A lunch platter of bread, fries, fried chicken, boiled vegetables, fried mushroom, cheese balls and momo
As expected of any remote areas with very limited option of transportation, food menu in Everest region won’t come with extremely wide varieties of options. So, you need to compromise a bit with your palate. However, tea houses have a decent range of continental and local foods. Most of the teahouses have similar menus. In breakfast, you can find items of bread, eggs, porridge, cereals like muesli and corn flakes, pan cake, hash browns, fries, chapatis etc. Lunch and dinner menu is same, in which you find items of some vegetables (limited option), spaghetti, pizza, noodles, sandwich, soup, momo etc. Fruit is rare and you don’t find any seafood in the menu. Nepali staple diet “Daal Bhaat”, which is a platter of boiled rice, curry, lentil soup and pickles is available everywhere. You can also find simple choices of hot beverages that include different types of tea, coffee, hot chocolate, hot lemon honey etc. In some places, you can also find simple dessert menu that include apple pie, chocolate roll, custard and pudding.
Daal Bhaat, a staple diet of Nepali, is a platter of rice, curry, lentil soup, pickle etc. However, it can have certain modification as in the picture- it has an omelette and no pickle.
What is the price range?
As almost every food item is generally transported from Kathmandu via planes (or from lower valleys) and carried up higher by porters, yaks and zokyos, the prices tend to be much higher than in Kathmandu. With the increase in altitude, the price also increases. In average, you will spend about $8 for a meal including hot beverage. So, for 3 meals a day, it will total about $24. You can also get snacks like chips, energy bars and chocolates. Your expense on snacks depends on how frequent nibbler you are!
Drink Menu at World’s Highest Bakery Cafe at Lobuche (Prices in Nepali Rupees)

:::

Could you extend the passage on teahouse food in the Everest region, picking up after its final line? The listing is separate material and not part of the passage on Everest teahouse food.

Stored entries
:::

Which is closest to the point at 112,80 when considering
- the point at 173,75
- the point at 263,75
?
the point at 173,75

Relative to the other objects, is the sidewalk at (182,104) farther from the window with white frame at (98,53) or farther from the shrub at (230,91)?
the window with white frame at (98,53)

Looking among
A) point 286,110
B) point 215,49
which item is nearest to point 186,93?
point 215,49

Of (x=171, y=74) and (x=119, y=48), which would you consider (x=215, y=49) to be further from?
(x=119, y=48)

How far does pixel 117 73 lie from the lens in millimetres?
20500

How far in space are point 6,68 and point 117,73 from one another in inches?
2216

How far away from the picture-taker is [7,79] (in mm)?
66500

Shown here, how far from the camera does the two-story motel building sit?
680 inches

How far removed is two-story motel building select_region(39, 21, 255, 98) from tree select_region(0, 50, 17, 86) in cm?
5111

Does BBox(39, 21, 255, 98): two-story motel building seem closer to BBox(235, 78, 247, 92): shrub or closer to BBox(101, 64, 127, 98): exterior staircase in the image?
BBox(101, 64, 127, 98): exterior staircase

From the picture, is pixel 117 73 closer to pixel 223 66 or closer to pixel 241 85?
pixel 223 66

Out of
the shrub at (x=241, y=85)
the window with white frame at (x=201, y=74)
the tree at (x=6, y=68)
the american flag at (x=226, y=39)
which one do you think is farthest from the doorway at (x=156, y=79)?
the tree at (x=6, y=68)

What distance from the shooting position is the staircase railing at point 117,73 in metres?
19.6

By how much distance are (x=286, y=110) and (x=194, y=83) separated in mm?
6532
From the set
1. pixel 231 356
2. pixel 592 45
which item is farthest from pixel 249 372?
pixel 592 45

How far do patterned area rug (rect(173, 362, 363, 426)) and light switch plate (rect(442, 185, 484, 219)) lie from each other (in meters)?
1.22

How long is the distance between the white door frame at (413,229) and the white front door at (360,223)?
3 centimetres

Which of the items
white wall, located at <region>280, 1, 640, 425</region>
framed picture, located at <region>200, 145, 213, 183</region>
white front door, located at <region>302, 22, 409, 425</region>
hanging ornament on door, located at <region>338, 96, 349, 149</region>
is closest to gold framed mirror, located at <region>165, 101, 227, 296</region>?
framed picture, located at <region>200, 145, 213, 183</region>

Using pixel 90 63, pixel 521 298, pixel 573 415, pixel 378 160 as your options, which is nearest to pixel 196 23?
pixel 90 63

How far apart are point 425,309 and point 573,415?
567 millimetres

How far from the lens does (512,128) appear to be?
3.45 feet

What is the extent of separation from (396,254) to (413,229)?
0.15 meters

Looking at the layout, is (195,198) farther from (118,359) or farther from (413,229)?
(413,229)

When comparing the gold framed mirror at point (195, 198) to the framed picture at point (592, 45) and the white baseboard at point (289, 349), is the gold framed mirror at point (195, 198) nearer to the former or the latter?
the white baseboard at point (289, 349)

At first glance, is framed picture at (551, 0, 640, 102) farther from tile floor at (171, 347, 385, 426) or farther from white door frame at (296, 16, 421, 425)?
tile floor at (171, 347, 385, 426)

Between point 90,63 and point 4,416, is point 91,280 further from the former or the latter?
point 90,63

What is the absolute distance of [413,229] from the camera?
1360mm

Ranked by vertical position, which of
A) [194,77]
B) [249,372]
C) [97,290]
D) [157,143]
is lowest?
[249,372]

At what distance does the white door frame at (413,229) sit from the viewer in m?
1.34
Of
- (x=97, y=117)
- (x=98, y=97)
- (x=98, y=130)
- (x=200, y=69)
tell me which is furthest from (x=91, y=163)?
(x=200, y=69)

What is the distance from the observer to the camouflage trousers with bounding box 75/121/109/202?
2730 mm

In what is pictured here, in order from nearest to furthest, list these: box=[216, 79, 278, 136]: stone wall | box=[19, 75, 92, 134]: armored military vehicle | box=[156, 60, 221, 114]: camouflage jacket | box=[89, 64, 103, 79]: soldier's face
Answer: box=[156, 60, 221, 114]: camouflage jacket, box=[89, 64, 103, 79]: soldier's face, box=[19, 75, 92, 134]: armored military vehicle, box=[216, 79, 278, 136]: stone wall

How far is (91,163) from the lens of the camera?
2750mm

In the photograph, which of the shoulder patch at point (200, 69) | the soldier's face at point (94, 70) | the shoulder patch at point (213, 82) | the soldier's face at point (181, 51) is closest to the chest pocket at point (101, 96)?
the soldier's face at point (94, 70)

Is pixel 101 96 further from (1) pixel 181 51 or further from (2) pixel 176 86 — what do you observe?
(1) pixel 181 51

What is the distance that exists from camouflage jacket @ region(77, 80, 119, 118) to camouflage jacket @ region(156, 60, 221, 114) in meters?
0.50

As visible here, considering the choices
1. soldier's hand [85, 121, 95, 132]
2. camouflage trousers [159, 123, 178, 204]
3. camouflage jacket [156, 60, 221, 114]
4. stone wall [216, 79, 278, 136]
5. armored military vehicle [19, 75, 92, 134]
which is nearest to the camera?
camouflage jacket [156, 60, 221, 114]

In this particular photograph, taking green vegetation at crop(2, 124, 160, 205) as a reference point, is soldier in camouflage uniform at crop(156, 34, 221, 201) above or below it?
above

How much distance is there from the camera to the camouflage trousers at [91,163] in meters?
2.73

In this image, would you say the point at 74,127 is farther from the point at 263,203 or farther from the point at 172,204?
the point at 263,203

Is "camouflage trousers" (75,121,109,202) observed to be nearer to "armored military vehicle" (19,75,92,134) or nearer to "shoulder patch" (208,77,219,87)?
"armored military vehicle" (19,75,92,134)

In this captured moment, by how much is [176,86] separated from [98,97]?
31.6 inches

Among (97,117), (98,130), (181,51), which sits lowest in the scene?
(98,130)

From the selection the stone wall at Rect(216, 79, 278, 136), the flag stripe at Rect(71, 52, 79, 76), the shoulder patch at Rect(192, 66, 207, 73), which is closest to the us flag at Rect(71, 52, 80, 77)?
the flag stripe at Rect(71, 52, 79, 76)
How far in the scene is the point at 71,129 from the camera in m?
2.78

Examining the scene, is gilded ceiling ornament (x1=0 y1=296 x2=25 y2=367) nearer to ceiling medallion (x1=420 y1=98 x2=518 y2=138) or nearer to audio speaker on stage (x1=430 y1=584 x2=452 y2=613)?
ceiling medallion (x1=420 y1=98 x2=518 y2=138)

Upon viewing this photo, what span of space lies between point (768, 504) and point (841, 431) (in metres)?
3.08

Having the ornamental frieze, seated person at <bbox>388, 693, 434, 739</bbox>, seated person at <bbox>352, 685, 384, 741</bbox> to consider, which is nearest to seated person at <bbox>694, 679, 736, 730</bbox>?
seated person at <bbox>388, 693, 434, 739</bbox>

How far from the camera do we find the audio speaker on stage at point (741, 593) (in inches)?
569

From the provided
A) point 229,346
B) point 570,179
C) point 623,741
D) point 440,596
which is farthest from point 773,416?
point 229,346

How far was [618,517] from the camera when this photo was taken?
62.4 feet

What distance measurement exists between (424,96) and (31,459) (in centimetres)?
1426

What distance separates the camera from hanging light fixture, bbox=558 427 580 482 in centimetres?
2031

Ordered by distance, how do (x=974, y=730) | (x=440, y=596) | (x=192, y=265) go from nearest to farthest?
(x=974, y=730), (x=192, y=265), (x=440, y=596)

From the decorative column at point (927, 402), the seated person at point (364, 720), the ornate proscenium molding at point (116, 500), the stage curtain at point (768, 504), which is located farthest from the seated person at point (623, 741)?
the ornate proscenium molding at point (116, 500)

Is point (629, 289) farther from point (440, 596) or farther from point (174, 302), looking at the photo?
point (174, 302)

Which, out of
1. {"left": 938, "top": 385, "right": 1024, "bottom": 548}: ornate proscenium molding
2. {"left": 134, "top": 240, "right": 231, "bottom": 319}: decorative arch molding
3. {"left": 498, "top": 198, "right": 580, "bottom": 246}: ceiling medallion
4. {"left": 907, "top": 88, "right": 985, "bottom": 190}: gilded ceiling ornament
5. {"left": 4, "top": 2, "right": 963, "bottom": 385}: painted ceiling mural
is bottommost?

:::

▶ _TASK RESULT_
Drink Menu at one of the teahouses in Deboche (Prices in Nepali Rupees)
Keeping yourself hydrated is quite important during the trek. Bottled water is available throughout the trail, with price ranging from $1 to $4 per bottle (1 liter). If you are travelling through a travel agency, they will arrange filtered water for you. However, in Gorak Shep (the last stopover of Everest Base Camp Trek), you have to buy bottled water as tap water is not available due to water scarcity. It’s recommended that you carry chlorine pills or sterilizing device just in case you run out of filtered water or bottled water in the middle of your way.
Food Tips during Everest Base Camp Trek:
It’s better to eat soupy foods like noodles, soups, stew etc. as they are quite good in high altitude.
Normally, the standard meal number is three (breakfast, lunch and dinner) with snacking as per your wish. So, don’t over stuff yourself while eating as it might be difficult to walk with heavy stomach. You may also feel lethargic and experience stomach cramps in heavy stomach.
Instant coffee is easily available throughout the trail. However, it is recommended to reduce your caffeine intake. You can substitute coffee with hot drinks like tea, honey lemon, hot orange, hot mango etc.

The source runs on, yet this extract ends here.